■ **Directions**:
Format every line of the records below as a JSON array of strings, one string per line, omitting blank lines and the pictures.

>>>

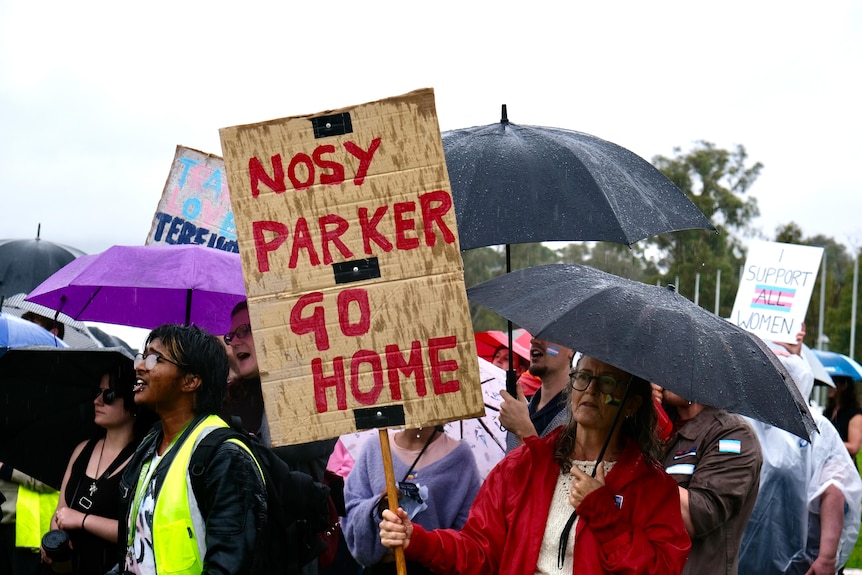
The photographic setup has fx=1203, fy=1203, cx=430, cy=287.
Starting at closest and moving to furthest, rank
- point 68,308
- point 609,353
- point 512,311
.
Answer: point 609,353
point 512,311
point 68,308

<<<

■ **The solution**:
[
  "The photographic setup has fx=1203, fy=1203, cx=430, cy=287.",
  "Starting at closest and moving to furthest, rank",
  "- point 68,308",
  "- point 609,353",
  "- point 512,311",
  ".",
  "Answer: point 609,353",
  "point 512,311",
  "point 68,308"
]